Recently I talked to the head of Innovation of a large multinational in food and beverages. His vision on how to go about innovation is 3-layered. The first level is called “innovation we know of” – this is everything that we know as corporate today but which we can optimize and improve our own processes. The second level is “known to the world but not known to us” or things that exist but we don’t use them yet. Embracing those new solutions can create innovation from within. The third level is “new to the world” and means to really reinvent yourself. Level one and two can be done within the company if you have good governance, C-level support, and dedicated capacity. But reinventing yourself should – at least according to him – be done outside the company. For instance in dedicated innovation labs.
It is an interesting line of thinking. They dedicate their people to innovation and free them out of the company for a certain period of time because they believe that intrapreneurs need to be put out of the machine because this machine could kill their creativity. They continue paying them salaries, but let them work out of the corporate machine and develop this innovation spirit alongside with startups in the labs, or an SPV.
How do you think this internal innovation spirit is created? How do you do it in KBC and UBB?
One thing we are doing, also locally, is the SurfStudio – our UBB and DZI innovation lab. Intrapreneurs are stimulated by a couple of things. We are trying to let people touch technology. People open up when they are in touch with new things. This is part of the concept in the Surfstudio. Based on this experience people start to be creative naturally. You need to inspire people. Secondly, you need to give people the freedom to create things. Having some governance in place, stimulating management to allow this innovation is also important.

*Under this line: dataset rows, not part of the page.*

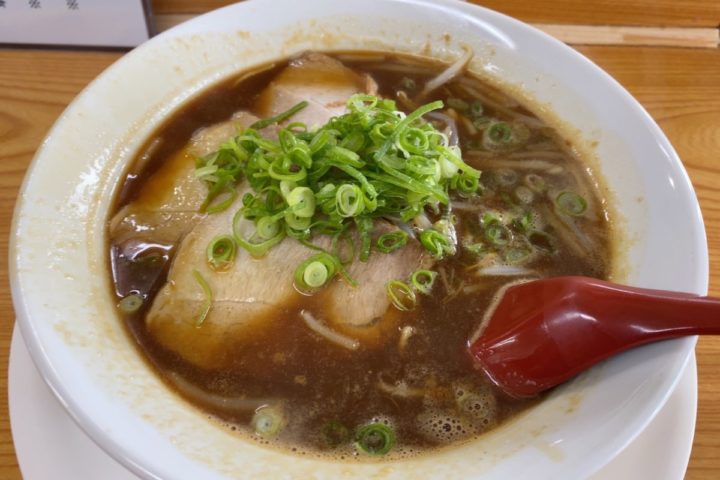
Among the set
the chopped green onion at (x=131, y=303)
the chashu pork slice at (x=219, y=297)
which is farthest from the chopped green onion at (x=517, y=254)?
the chopped green onion at (x=131, y=303)

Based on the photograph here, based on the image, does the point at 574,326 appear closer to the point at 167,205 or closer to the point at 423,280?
the point at 423,280

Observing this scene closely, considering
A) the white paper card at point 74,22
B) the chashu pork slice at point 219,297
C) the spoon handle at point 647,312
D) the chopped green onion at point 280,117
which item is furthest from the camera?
the white paper card at point 74,22

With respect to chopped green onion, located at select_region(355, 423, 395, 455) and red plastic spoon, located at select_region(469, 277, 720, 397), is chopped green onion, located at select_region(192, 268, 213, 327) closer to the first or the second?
chopped green onion, located at select_region(355, 423, 395, 455)

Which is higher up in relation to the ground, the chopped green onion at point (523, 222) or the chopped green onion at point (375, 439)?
the chopped green onion at point (523, 222)

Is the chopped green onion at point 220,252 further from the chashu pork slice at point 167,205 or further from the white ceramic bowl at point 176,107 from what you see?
the white ceramic bowl at point 176,107

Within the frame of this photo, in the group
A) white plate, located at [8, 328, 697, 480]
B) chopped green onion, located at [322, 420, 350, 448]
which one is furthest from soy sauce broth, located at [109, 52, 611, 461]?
white plate, located at [8, 328, 697, 480]

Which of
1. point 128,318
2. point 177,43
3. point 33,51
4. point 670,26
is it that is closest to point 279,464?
point 128,318

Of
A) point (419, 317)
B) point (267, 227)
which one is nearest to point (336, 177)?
point (267, 227)
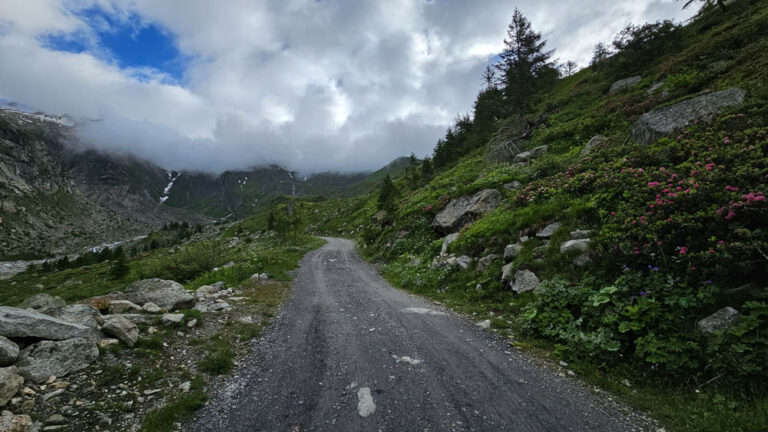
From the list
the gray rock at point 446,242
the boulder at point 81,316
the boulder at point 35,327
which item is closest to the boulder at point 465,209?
the gray rock at point 446,242

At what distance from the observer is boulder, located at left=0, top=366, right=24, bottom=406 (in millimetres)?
4633

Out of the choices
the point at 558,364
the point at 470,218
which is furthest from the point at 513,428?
the point at 470,218

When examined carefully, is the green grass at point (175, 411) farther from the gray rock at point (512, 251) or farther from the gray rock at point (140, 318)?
the gray rock at point (512, 251)

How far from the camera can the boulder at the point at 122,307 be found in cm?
918

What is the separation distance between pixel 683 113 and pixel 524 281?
40.0 feet

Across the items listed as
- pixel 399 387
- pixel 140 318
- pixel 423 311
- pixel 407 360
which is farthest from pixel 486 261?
pixel 140 318

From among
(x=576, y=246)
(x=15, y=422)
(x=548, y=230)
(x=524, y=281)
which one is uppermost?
(x=548, y=230)

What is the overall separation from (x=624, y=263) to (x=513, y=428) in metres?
5.56

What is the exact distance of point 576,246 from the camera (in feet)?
30.9

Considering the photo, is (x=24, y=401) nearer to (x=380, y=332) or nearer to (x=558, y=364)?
(x=380, y=332)

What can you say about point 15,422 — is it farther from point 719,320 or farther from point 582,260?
point 582,260

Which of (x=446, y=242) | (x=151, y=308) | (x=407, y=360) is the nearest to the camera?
(x=407, y=360)

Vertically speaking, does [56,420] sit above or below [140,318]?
below

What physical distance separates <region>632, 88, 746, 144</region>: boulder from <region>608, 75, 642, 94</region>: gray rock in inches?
634
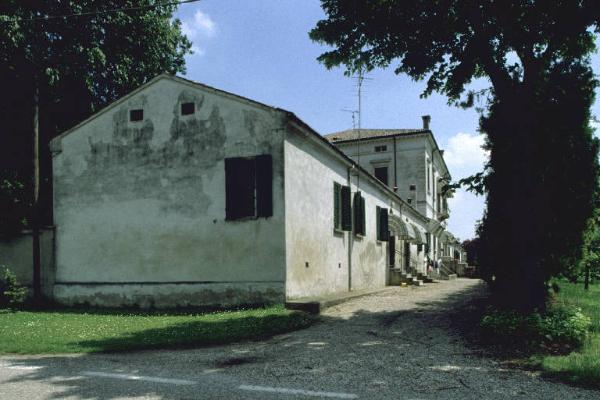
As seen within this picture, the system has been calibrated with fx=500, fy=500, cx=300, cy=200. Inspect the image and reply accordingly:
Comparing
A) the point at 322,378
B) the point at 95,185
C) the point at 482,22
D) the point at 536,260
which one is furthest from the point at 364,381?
the point at 95,185

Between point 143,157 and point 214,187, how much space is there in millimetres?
2677

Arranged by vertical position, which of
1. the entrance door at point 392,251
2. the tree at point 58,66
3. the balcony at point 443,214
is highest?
the tree at point 58,66

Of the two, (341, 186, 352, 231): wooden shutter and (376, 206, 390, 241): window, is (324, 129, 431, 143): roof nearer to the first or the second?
(376, 206, 390, 241): window

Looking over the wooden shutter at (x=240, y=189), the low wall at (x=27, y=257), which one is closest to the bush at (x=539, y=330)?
the wooden shutter at (x=240, y=189)

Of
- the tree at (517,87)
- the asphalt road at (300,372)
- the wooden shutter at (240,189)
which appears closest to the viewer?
the asphalt road at (300,372)

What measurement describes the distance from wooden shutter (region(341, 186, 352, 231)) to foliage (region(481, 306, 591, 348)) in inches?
351

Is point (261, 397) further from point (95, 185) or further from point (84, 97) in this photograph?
point (84, 97)

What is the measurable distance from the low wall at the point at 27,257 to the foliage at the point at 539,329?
13246 mm

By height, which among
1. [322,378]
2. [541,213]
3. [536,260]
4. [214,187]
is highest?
[214,187]

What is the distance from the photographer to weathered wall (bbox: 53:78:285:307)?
13711mm

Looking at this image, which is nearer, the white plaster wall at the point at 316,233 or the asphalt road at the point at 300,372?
the asphalt road at the point at 300,372

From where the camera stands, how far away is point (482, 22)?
9.90 m

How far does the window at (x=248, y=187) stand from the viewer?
13617 mm

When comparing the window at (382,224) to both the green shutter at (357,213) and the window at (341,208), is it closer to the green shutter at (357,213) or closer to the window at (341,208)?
the green shutter at (357,213)
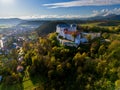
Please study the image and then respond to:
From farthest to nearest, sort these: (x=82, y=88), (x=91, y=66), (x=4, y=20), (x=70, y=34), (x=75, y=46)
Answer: (x=4, y=20) < (x=70, y=34) < (x=75, y=46) < (x=91, y=66) < (x=82, y=88)

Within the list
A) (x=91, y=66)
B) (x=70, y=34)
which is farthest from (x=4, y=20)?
(x=91, y=66)

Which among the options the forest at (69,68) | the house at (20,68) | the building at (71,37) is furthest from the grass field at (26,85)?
the building at (71,37)

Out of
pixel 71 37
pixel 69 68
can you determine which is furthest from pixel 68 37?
pixel 69 68

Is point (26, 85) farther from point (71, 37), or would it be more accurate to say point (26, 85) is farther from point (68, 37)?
A: point (68, 37)

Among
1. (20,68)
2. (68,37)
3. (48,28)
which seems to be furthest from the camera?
(48,28)

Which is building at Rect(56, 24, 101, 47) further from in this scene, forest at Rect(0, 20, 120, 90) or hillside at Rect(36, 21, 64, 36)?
hillside at Rect(36, 21, 64, 36)

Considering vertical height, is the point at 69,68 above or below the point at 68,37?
below

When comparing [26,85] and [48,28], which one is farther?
[48,28]

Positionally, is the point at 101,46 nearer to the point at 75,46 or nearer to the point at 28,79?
the point at 75,46

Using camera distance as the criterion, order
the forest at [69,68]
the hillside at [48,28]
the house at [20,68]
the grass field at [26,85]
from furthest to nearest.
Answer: the hillside at [48,28], the house at [20,68], the grass field at [26,85], the forest at [69,68]

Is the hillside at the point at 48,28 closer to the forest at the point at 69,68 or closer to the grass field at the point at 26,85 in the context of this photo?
the forest at the point at 69,68

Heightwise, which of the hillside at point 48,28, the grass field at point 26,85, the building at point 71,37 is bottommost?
the grass field at point 26,85
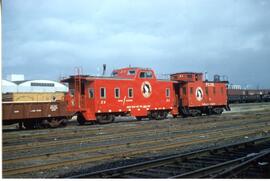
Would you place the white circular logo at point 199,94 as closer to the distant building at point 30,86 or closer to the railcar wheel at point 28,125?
the railcar wheel at point 28,125

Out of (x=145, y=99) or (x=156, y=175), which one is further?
(x=145, y=99)

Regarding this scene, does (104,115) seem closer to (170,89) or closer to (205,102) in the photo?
(170,89)

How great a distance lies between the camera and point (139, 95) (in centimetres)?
2258

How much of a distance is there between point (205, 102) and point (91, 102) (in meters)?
10.3

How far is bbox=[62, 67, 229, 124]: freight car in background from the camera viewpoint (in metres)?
20.6

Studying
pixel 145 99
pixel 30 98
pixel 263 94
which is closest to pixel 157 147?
pixel 145 99

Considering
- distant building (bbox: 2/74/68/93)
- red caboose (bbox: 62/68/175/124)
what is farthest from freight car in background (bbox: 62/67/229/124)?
distant building (bbox: 2/74/68/93)

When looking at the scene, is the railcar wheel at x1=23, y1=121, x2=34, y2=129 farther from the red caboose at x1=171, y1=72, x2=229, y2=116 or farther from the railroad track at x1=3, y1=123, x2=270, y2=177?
the red caboose at x1=171, y1=72, x2=229, y2=116

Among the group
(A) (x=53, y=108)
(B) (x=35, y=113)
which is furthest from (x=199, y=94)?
(B) (x=35, y=113)

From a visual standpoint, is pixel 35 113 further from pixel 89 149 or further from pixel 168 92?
pixel 168 92

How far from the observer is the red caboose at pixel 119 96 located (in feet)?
67.3

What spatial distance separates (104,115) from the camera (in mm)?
Result: 21203

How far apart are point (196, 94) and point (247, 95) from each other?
27.3 metres

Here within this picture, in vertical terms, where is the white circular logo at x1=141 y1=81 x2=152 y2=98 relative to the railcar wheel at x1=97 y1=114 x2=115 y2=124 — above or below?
above
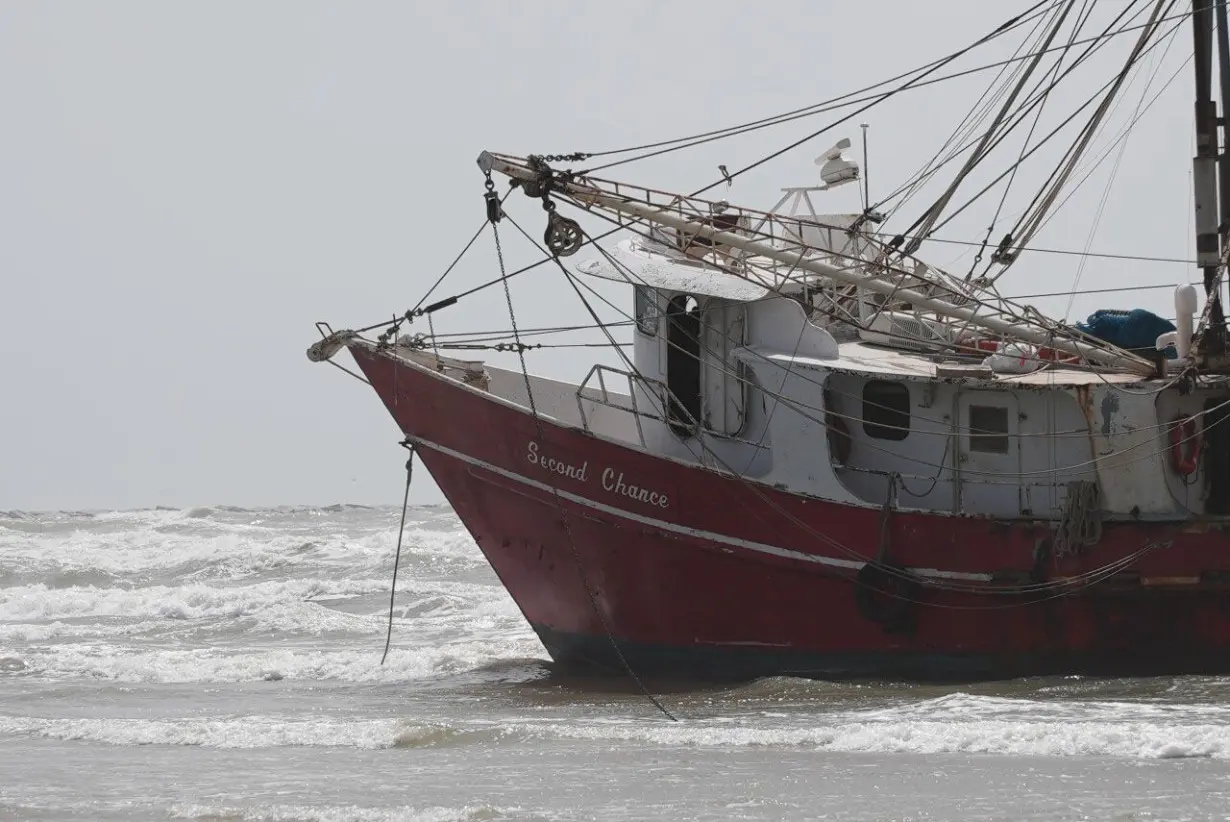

The second activity of ours is to give people time and budget for innovation. Of course, we make sure to expose our people to startups, training, working with innovation groups. Believe me, it’s not always easy. Ideally what you would do is to allow your staff to go away for three months and work with a startup and bring in some ideas, but it’s hard to realize. In Bulgaria, we started that journey only last year, and if you see the spirit in the company compared to half a year ago – there’s a huge difference. People are interested and aware of what we do in terms of innovation and our SurfStudio innovation lab was awarded as Innovative idea of the year.
How big is your innovation team here?
Four people, it’s a small team responsible for innovation and strategy. But I don’t think we need more actually. I generally don’t believe innovation is created by a central team. You need one to coordinate and facilitate the process and create the right governance. But they are not the ones that will create all the innovations. If you put three people who are responsible for the innovation, you will create a mentality within the company that no one else is responsible or allowed to create new things. This will never work. People should know they are the ones that are expected to innovate, they are allowed and there’s a team that will support them. Probably the toughest battle to fight is to convince the managers to give their people time to create and innovate.